- [ASSIGNMENT 1] From the blog post about kung fu films below, quote the passage starting at "Kung Fu Films" and ending at "blockbuster kung fu movies.".
- [ASSIGNMENT 2]
Answer these questions using the kung fu films post below:
(a) Which movie channel did the writer and his daughter watch during the quarantine?
(b) How old is the writer's daughter Sophia?
(c) In what year was The King Boxer released, and who directed it?
- [ASSIGNMENT 3] Translate this sentence from the kung fu films post below into Spanish: "The King Boxer was released in 1972 and directed by Chang-Hwa Jeong."

- [DOCUMENT EXCERPT]
***
Tuesday, March 31, 2020

Kung Fu Films Bond Us Amid COVID-19 Lock-Up



It was reported in the Independent on March 17, 2020 that a White House official referred to COVID-19 pandemonium as “kung flu”. As a movie fan, I strongly believe that Kung Fu flicks occupy its well-deserved canto in the global entertainment scene. Such xenophobic slur is an admission that Chinese kung fu indeed has great cultural influence in the American society.

The present enhanced quarantine period imposed by the Philippine government made us glued to classic martial art motion pictures courtesy of Celestial Movies Pinoy, a 24/7 Tagalized movie channel which offers, among other presentations, classic and blockbuster kung fu movies.

Watching kung fu shows with my 15 year-old daughter Sophia in this lock-up seems an endless happy bonding moment between us, father and daughter.

While every father-daughter bond is inimitable, there are things that solidifies us especially in turbulent and anxious times like this in the middle of coronavirus. In me and my youngest child’s case, it is also something that originates from China (actually Hong Kong): Kung Fu movies. Allow me to share you one of our favorite films from this genre.

The King Boxer was released in 1972 and directed by Chang-Hwa Jeong. The movie has a historical significance since this is the first kung fu movie to receive wide distribution or showing in America. According to some movie historians, this movie perfected the formula of the Shaw Brothers that captured like virus the imagination of the moviegoers. The movie is a revenge drama, it’s a story about two competing martial arts schools, it’s a tournament film, and it’s also a patriotic film about heroic Chinese kung fu fighters resisting dishonorable and murderous Japanese karate experts. This Lo Lieh-starred film’s other title is Five Fingers of Death. It inspired the creator of Marvel’s comic book series Iron Fist and later became a Netflix series.
***
- [INFORMATION PROVIDED]
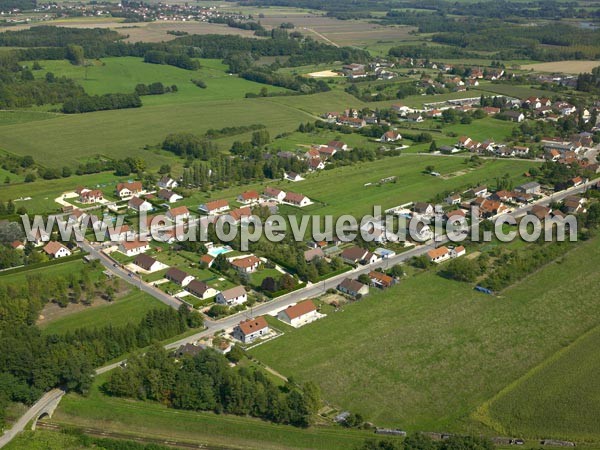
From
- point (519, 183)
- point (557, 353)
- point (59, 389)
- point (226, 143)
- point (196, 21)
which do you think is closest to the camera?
point (59, 389)

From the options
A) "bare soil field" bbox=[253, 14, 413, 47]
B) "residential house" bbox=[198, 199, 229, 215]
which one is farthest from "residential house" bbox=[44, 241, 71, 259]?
"bare soil field" bbox=[253, 14, 413, 47]

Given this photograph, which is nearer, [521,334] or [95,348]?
[95,348]

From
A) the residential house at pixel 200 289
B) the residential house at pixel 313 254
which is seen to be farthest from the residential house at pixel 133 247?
the residential house at pixel 313 254

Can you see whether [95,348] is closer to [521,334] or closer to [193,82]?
[521,334]

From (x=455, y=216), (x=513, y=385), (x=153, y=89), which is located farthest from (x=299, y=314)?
(x=153, y=89)

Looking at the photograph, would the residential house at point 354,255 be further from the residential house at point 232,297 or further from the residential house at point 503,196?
the residential house at point 503,196

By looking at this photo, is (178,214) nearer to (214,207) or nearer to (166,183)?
(214,207)

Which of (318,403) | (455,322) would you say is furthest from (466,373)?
(318,403)
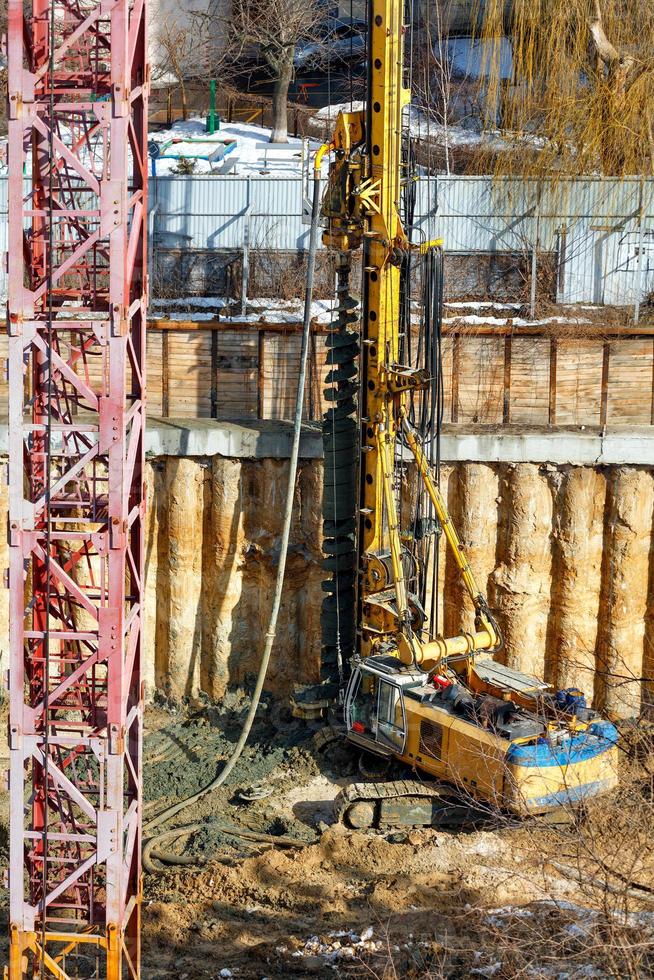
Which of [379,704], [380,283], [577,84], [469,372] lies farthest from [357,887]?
[577,84]

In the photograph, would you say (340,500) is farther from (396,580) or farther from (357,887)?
(357,887)

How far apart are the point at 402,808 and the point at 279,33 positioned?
26.1 m

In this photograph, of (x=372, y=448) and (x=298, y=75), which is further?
(x=298, y=75)

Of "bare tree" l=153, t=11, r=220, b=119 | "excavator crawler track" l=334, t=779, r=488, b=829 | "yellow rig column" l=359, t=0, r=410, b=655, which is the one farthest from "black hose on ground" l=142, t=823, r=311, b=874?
"bare tree" l=153, t=11, r=220, b=119

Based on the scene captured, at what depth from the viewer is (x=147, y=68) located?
447 inches

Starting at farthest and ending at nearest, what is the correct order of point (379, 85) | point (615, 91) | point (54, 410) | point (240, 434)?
point (615, 91), point (240, 434), point (379, 85), point (54, 410)

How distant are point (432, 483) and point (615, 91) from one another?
12296mm

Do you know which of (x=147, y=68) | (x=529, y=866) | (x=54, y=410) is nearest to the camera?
(x=147, y=68)

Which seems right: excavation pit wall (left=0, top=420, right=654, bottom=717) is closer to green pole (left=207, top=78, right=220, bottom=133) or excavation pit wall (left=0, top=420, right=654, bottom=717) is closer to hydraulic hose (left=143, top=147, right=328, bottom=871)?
hydraulic hose (left=143, top=147, right=328, bottom=871)

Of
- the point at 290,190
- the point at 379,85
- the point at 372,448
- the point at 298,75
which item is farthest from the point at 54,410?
the point at 298,75

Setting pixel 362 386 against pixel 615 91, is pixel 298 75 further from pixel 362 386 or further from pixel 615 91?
pixel 362 386

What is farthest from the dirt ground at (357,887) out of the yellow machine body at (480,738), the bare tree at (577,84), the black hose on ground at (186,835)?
the bare tree at (577,84)

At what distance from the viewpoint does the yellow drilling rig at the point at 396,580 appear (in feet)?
51.4

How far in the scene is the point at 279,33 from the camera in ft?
Result: 115
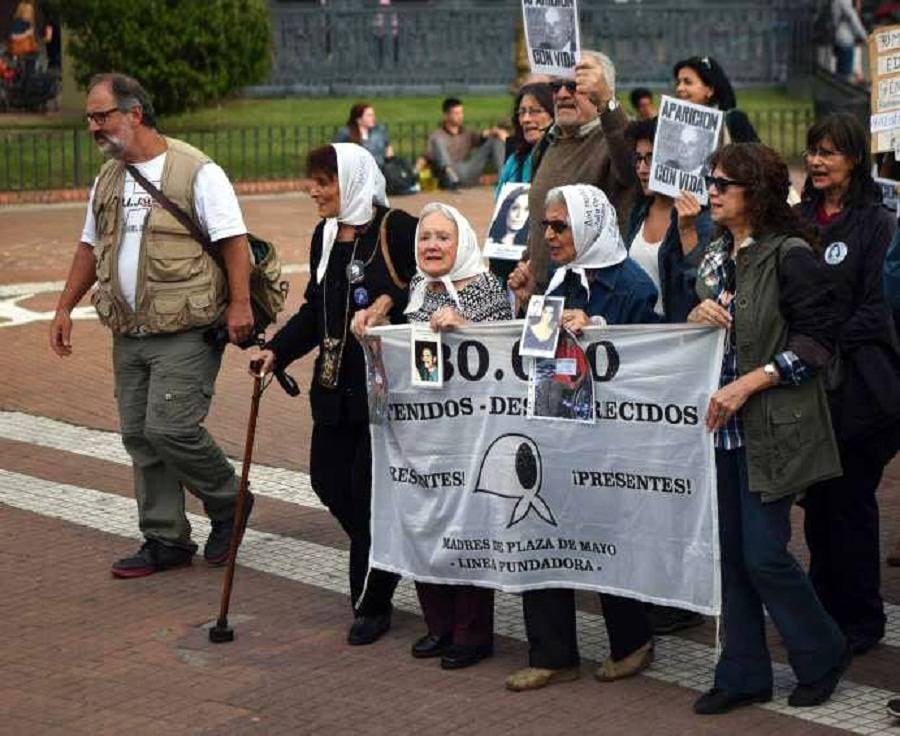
***
- [WRITTEN ANSWER 1]
Kung Fu Films Bond Us Amid COVID-19 Lock-Up



It was reported in the Independent on March 17, 2020 that a White House official referred to COVID-19 pandemonium as “kung flu”. As a movie fan, I strongly believe that Kung Fu flicks occupy its well-deserved canto in the global entertainment scene. Such xenophobic slur is an admission that Chinese kung fu indeed has great cultural influence in the American society.

The present enhanced quarantine period imposed by the Philippine government made us glued to classic martial art motion pictures courtesy of Celestial Movies Pinoy, a 24/7 Tagalized movie channel which offers, among other presentations, classic and blockbuster kung fu movies.

- [WRITTEN ANSWER 2]
(a) Celestial Movies Pinoy
(b) 15 years old
(c) 1972, directed by Chang-Hwa Jeong

- [WRITTEN ANSWER 3] The King Boxer se estrenó en 1972 y fue dirigida por Chang-Hwa Jeong.